Saturday, February 18, 2012

Raymond Chandler's Catch-22

This whole 1945 essay by Raymond Chandler in The Atlantic is wonderful, but I think this is my favorite paragraph:

To me the interesting point about Hollywood's writers of talent is not how few or how many they are, but how little of worth their talent is allowed to achieve. Interesting -- but hardly unexpected, once you accept the premise that writers are employed to write screenplays on the theory that, being writers, they have a particular gift and training for the job, and are then prevented from doing it with any independence or finality whatsoever, on the theory that, being merely writers, they know nothing about making pictures, and of course if they don't know how to make pictures, they couldn't possibly know how to write them.


Saturday, February 11, 2012

I prefer not to

I think I know how to defeat Google's invasive "personalization" -- for a while...
Much kerfuffle and roiling of late over Google's proposed changes to its privacy policy. There's plenty written elsewhere, so I'll spare you my attempts to either summarize or analyse it. This is about how I respond to it.

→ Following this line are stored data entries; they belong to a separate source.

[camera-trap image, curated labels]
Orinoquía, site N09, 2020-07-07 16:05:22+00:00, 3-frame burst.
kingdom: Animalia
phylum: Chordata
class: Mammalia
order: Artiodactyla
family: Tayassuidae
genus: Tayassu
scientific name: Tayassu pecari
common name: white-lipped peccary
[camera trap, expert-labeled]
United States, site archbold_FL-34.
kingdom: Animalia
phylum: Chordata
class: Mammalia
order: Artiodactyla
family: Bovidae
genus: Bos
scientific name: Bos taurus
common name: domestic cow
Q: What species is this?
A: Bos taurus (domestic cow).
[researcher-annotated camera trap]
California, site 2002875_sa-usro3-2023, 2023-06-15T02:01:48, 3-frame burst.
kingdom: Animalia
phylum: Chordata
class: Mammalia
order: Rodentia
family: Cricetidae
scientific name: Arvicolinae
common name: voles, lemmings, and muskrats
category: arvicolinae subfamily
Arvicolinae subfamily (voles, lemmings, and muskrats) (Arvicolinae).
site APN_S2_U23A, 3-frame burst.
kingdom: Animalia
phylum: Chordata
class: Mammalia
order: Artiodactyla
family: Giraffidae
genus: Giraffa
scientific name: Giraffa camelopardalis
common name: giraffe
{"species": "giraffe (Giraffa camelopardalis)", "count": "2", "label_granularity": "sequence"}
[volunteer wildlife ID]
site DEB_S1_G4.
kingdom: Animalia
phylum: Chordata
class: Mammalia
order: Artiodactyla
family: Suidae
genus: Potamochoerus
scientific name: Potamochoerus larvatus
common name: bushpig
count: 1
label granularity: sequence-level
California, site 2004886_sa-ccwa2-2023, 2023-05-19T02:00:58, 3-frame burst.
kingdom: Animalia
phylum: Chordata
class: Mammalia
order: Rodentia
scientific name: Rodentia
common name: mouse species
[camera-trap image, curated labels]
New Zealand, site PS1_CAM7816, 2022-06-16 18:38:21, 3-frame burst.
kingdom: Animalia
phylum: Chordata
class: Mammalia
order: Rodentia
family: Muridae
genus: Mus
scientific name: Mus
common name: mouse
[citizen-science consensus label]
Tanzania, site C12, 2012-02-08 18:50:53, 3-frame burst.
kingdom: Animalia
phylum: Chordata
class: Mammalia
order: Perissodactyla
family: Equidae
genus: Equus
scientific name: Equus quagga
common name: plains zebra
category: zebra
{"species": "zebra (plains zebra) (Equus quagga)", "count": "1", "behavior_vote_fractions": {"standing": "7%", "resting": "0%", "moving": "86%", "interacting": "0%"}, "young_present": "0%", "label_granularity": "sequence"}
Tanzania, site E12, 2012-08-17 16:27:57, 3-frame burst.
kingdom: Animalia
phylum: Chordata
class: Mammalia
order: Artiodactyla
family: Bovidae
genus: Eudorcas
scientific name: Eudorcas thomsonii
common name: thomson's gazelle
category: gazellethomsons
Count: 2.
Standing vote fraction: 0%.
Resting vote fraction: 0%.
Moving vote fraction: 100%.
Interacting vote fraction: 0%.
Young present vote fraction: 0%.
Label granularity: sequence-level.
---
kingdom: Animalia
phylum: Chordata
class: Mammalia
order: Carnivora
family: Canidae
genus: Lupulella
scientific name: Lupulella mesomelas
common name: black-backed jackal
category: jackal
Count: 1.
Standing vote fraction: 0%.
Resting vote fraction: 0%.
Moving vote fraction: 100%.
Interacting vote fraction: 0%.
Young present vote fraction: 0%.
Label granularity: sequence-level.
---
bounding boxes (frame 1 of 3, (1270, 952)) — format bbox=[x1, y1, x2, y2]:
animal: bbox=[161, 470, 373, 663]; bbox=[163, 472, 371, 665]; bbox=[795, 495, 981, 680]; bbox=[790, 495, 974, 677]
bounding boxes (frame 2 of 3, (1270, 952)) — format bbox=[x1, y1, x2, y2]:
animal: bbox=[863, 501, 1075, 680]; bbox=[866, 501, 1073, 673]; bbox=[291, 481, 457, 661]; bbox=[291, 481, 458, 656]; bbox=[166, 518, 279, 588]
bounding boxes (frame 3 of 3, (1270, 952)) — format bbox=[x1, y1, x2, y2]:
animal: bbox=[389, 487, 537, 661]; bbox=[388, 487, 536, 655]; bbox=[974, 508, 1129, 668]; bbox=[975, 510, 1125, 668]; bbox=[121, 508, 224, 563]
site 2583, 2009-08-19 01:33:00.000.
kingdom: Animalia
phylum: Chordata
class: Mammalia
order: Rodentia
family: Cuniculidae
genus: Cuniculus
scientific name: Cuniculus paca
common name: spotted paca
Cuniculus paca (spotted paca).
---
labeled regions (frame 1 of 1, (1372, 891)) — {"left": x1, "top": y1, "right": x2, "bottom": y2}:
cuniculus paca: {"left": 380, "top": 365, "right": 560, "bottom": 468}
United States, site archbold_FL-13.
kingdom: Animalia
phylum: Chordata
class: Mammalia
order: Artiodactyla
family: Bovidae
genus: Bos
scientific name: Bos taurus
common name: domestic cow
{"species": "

Given that in a sense it's useless, that they are scanning all my email as well as this blog (which is hosted on their blogspot service), I still want to register that I think it's offensive to see Google offer me "personal results" at the top of a search page. Why the FUCK would I want my search results "personalized" using my history of past searches as well as everything else Google knows about me? What am I, seven years old? Are people suddenly bereft of any search skills at all? I have been working for software companies for going on 20 years; I know a thing or two about search. Please, Google -- don't patronize me.

Added slightly later: Yes, it's possible to click an option in your account settings that says "Don't use personal results." But that just means they don't display the option for you. It doesn't mean they don't collect information about you. As for the "Search history" that you can also supposedly turn off (and I do) -- I simply don't trust that turning it off actually means they don't collect information about you. I think it just means they don't display it for you.

I'm someone who's used GMail ever since it was available. I love Google's services -- but I also want to be able to say no. So I haven't signed up for "Google +" and I never will -- until the day they stop giving me the choice and simply force me to do so. And that's the day I will dump GMail and make sure everything possible is off their systems -- as if that were even possible.

But til then, I have a simple strategy: never search for anything on Google while logged in to my email or other services.

That's simpler than it sounds. You have more than one browser on your machine, right? Probably Internet Explorer (or Safari, for Mac users), and Firefox. Maybe Chrome or Opera. All you have to do is dedicate one of these browsers to non-logged in Google use. For example, let's say I want to search for a new car, but I don't want fucking car advertising to clutter up my browser and I don't want any evidence of it in my Google results. Let's say I use Google's own browser, Chrome, for my GMail and other Google services. Then I just start up Firefox for the Google search -- and any other anonymous services, like Maps, that don't depend on my identity. And I do my search while not logged in to my Google account.

If I did that while logged in, Google would know I'm looking for a certain kind of car, and then it would know I searched on their maps for the nearest dealerships. Why should I want them to know that? What services could they possibly offer me, based on that information, that would benefit me -- as opposed to benefiting the car dealers whose ads would then pollute my email window and search results and, for all I know, my maps?

No really Google -- thanks for your free services, but UP YOURS on the exploitation.

Wednesday, February 01, 2012

Nerds and non-conformists probably don't have Asperger Syndrome; are simply weird

An op-ed from yesterday's New York Times, "I Had Asperger Syndrome. Briefly" is on their list of most-read pieces. In it, the author describes how his symptoms of classic nerdiness in high school -- an obsession with literature, shyness, and a general difficulty with math and sports -- were mistaken as symptoms of Asperger Syndrome by his mother, who happened to be an Asperger expert.

A lot of his high school experience resonated with me -- sitting in his bedroom playing guitar and constantly reading novels, instead of playing with kids his age. But two things struck me. First, this sentence:

If I had been well-rounded enough to attain basic competence at a few sports, I wouldn't have provoked rage and contempt in other kids during gym and recess.

Rage and contempt, yes. I doubt he's exaggerating. The only difference in my own experience is that this sentence described my experience in grade school, not high school. By the time I got to high school, the school was so huge that there was room for kids who weren't good at sports. Me, I was in drama and the choir and the creative writing class. Being bad at sports didn't get you picked on; it just meant you were invisible -- which, given the other alternatives, is not the worst thing to be in high school.

The other thing that struck me was his bio at the end of the piece: Benjamin Nugent, the director of creative writing at Southern New Hampshire University, is the author of "American Nerd: The Story of My People." Oh really? Someone who was in high school in "the late 90s" is already the director of creative writing at a state university? I guess he's a little more high-performing than he realizes.